------ Фрагмент текста
Приходим в церковь. Серо, мелко и скучно. На окнах торчат свечечки – это иллюминация; дядино лицо залито блаженнейшей улыбкой – это заменяет электрическое солнце. Убранство церкви не ахтительное, напоминающее Воскресенскую церковь. Продаем свечи. Егор, как франт и либерал, свечей не продает, а стоит в стороне и оглядывает всех равнодушным оком. Зато Владимирчик чувствует себя в своей тарелке…
Крестный ход. Два дурака идут впереди, машут бенгальскими огнями, дымят и осыпают публику искрами. Публика довольна. В притворе храма стоят создатели, благотворители и почитатели храма сего, с дядей во главе, и с иконами в руках ждут возвращения крестного хода… На шкафу сидит Владимирчик и сыплет в жаровню ладан. Дым такой, что вздохнуть нельзя. Но вот входят в притвор попы и хоругвеносцы. Наступает торжественная тишина. Взоры всех обращены на о. Василия…
– Папочка, еще подсыпать? – вдруг раздается с высоты шкафа голос Владимирчика…
Еду к Еремееву, не застаю и оставляю записку. Отсюда к m-me Зембулатовой. Пробираясь к ней через Новый базар, я мог убедиться, как грязен, пуст, ленив, безграмотен и скучен Таганрог. Нет ни одной грамотной вывески, и есть даже «Трактир Расия»; улицы пустынны; рожи драгилей довольны; франты в длинных пальто и картузах, Новостроенка в оливковых платьях, кавалери, баришни, облупившаяся штукатурка, всеобщая лень, уменье довольствоваться грошами и неопределенным будущим – всё это тут воочию так противно, что мне Москва со своею грязью и сыпными тифами кажется симпатичной…
6 апрель. Просыпаюсь в 5 часов. Небо пасмурно. Дует холодный, неприятный ветер, напоминающий Москву. Скучно. Жду соборного звона и иду к поздней обедне. В соборе очень мило, прилично и не скучно. Певчие поют хорошо, не по-мещански, а публика всплошную состоит из баришень в оливковых платьях и шоколатных кофточках…»
------------
:: Задания ::
• 1. Найдите и выпишите все строки, в которых встречается слово "crop", с учетом регистра букв.
• 2. Напишите, что идет дальше в отрывке о Таганроге, начиная сразу после его последнего предложения.
------ Исходные данные
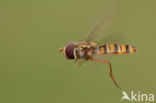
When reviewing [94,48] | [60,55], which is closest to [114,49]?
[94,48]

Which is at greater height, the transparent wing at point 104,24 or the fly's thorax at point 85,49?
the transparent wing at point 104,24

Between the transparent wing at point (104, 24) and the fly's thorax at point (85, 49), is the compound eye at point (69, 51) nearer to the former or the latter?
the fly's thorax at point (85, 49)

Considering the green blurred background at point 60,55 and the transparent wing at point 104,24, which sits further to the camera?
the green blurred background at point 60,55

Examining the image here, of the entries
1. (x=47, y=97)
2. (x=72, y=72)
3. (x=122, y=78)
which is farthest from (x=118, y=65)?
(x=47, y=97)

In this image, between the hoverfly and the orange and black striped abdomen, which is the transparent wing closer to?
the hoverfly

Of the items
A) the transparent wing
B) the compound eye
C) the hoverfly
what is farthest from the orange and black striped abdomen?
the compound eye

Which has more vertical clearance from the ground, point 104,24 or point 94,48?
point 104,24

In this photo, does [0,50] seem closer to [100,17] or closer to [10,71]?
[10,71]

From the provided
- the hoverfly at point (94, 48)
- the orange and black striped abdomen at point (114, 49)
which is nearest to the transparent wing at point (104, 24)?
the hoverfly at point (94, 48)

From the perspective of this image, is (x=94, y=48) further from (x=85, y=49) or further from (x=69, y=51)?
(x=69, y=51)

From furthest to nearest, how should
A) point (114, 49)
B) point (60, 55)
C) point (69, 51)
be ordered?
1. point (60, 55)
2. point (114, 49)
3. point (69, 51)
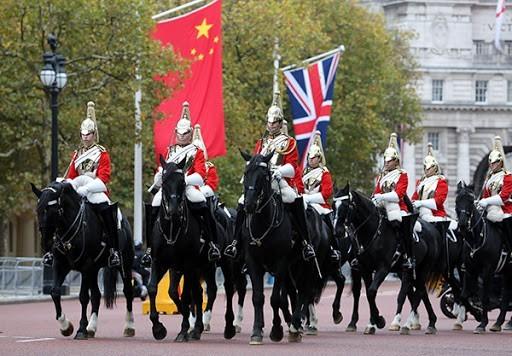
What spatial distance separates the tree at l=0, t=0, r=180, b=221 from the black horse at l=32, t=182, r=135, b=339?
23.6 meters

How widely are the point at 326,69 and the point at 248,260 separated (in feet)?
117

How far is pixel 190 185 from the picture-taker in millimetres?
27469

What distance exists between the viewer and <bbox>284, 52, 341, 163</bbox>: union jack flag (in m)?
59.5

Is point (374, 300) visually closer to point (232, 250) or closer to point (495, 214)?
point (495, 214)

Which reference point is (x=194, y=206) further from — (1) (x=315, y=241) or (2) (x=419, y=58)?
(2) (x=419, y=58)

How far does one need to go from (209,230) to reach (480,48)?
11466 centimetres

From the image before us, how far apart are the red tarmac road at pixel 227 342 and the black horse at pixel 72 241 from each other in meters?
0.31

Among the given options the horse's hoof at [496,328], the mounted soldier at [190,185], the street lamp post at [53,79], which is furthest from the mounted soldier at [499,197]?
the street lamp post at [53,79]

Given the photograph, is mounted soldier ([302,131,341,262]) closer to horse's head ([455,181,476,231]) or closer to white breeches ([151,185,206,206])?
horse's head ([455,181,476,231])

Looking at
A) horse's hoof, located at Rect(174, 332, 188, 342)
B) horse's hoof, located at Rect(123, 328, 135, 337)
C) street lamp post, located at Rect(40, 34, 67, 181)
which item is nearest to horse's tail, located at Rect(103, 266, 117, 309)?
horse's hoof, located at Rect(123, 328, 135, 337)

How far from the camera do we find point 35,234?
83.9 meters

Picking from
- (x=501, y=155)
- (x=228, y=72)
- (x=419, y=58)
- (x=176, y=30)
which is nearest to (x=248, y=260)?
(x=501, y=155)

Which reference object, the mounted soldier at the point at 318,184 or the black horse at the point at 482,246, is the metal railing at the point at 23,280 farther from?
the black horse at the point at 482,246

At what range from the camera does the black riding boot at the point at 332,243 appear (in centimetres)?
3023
------------
------ Исходные данные
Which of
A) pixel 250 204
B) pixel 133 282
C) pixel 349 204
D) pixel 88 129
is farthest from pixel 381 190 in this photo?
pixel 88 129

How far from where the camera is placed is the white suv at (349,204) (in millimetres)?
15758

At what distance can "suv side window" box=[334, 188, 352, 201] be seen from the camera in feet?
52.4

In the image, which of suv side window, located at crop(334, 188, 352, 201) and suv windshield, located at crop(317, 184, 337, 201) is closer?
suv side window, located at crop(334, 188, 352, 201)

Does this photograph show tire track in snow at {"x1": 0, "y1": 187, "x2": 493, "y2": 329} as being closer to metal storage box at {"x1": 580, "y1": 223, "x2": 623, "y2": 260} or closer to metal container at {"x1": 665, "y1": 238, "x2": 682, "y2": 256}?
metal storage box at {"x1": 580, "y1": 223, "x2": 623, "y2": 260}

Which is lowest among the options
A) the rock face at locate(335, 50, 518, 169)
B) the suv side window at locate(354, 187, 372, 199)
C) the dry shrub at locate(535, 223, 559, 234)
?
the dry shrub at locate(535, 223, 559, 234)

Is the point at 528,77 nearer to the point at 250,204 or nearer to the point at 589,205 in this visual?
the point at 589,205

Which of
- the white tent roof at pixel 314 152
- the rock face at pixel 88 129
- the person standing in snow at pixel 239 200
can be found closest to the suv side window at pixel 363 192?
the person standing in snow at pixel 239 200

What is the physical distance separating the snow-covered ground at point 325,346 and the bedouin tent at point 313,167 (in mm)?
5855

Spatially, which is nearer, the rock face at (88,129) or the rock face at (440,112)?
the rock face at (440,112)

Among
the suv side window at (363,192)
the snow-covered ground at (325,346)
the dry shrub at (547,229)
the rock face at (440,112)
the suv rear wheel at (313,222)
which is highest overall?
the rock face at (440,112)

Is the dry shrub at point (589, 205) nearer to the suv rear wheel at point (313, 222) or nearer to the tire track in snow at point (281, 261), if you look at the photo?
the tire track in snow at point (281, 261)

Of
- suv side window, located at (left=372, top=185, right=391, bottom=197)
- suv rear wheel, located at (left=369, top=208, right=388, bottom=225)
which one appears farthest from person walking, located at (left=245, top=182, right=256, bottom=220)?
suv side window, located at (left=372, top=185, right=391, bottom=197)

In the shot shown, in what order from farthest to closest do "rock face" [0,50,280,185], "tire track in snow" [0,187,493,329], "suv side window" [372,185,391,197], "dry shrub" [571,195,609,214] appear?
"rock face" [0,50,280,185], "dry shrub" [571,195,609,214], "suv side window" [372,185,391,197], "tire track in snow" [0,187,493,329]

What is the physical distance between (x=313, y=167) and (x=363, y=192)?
------------
------ Исходные данные
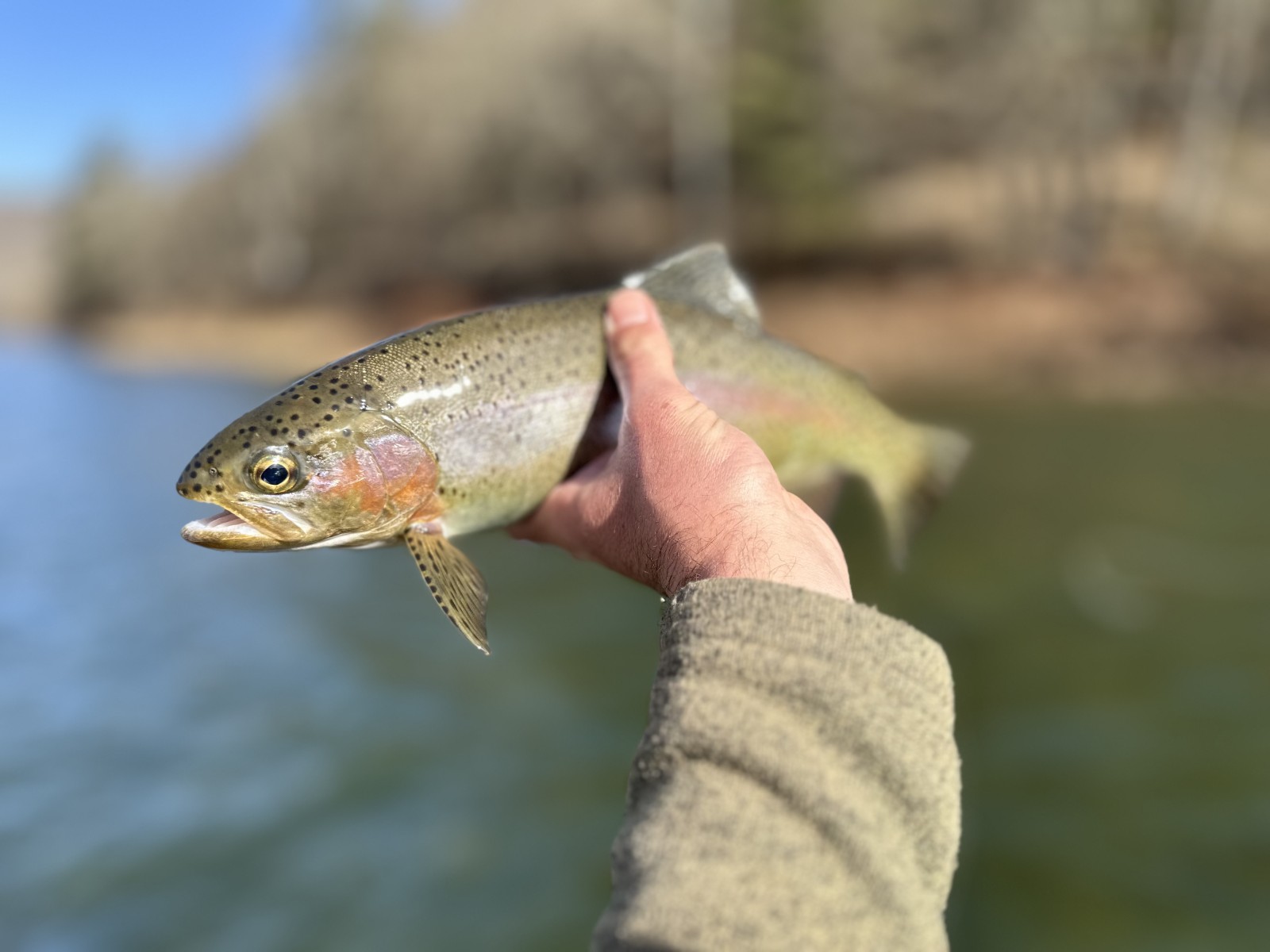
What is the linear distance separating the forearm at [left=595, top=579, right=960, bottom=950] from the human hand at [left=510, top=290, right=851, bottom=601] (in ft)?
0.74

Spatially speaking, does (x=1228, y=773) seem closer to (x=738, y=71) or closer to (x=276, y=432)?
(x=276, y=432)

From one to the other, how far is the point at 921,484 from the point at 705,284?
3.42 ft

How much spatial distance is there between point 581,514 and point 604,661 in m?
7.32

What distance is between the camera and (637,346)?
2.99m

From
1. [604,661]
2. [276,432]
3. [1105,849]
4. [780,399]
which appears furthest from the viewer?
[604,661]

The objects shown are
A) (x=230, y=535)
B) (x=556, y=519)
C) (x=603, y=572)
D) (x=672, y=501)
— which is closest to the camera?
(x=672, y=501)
------------
:: Ответы к заданиям ::
• 1.
In the image, which of suv side window, located at crop(334, 188, 352, 201) and suv windshield, located at crop(317, 184, 337, 201) is closer?
suv side window, located at crop(334, 188, 352, 201)

• 2.
«7, 8, 9 и 10 апрель. Скучнейшие дни. Холодно и пасмурно… Постоянное чувство неудобной лагерной жизни, а тут еще непрерывное «ета… ета… ета… да ты мало ел, да ты ба покушал… да я забула засипать хорошего чаю»… Одно только утешение: Еремеев с женой и с своей удобной квартирой… Судьба щадит меня: я не вижу Анисима Васильича и еще ни разу не был вынуждаем говорить о политике. Если встречусь с Анисимом Васильичем, то – пулю в лоб…
Выехать нельзя, ибо холодновато, да и хочется поглядеть на проводы. 19-го и 20-го я гуляю и шаферствую в Новочеркасске на свадьбе, а раньше и позднее буду у Кравцова, где неудобства жизни в 1000 раз удобнее таганрогских удобств.
11 апреля. Пьянство у Еремеева, потом поездка компанией на кладбище и в Карантин. Был в саду. Играла музыка. Сад великолепный. Пахнет дамами, а не самоварным дымом, как в Сокольниках. Круг битком набит.
Каждый день знакомлюсь с девицами, т. е. девицы ходят к Еремееву поглядеть, что за птица Чехов, который «пишить». Большинство из них недурны и неглупы, но я равнодушен…
Видел похороны. Неприятно видеть раскрытый гроб, в котором трясется мертвая голова. Кладбище красиво, но обокрадено. Памятник Котопули варварски ощипан. О. Павел по-прежнему черен, франт и не унывает: пишет на весь мир доносы и бранится. Идет он по рядам и видит Марфочку, сидящую около своей лавки.
– Какого чччерта вы тут сидите? – говорит он ей. – Ччерт знает, как холодно, а вы не запираетесь! Чччерта вы уторгуете в такой холод!
Дядя ездит с ревизором. Ревизор – податной инспектор – играет тут такую роль, что Людмила Павловна дрожит, когда видит его, а Марфочка едва не выкрасила свои турнюры в желтый цвет от радости, когда он пригласил ее в кумы. Заметно, большой пройдоха и умеет пользоваться своим положением. Выдает себя за генерала, в каковой чин веруют и дядя и Лободины.
Покровский – благочинный. В своем муравейнике он гроза и светило. Держит себя архиереем. Его матушка мошенничает в картах и не платит проигрыша».
«25 апрель. Сейчас еду из Черкасска в Зверево, а оттуда по Донецкой дороге к Кравцову. Вчера и третьего дня была свадьба, настоящая казацкая, с музыкой, бабьим козлогласием и возмутительной попойкой. Такая масса пестрых впечатлений, что нет возможности передать в письме, а приходится откладывать описание до возвращения в Москву. Невесте 16 лет. Венчали в местном соборе. Я шаферствовал в чужой фрачной паре, в широчайших штанах и без одной запонки, – в Москве такому шаферу дали бы по шее, но здесь я был эффектнее всех…
Девицы здесь – сплошная овца: если одна поднимется и выйдет из залы, то за ней потянутся и другие. Одна из них, самая смелая и вумная, желая показать, что и она не чужда тонкого обращения и политики, то и дело била меня веером по руке и говорила: «У, негодный!», причем не переставала сохранять испуганное выражение лица. Я научил ее говорить кавалерам: «Как ви наивны!»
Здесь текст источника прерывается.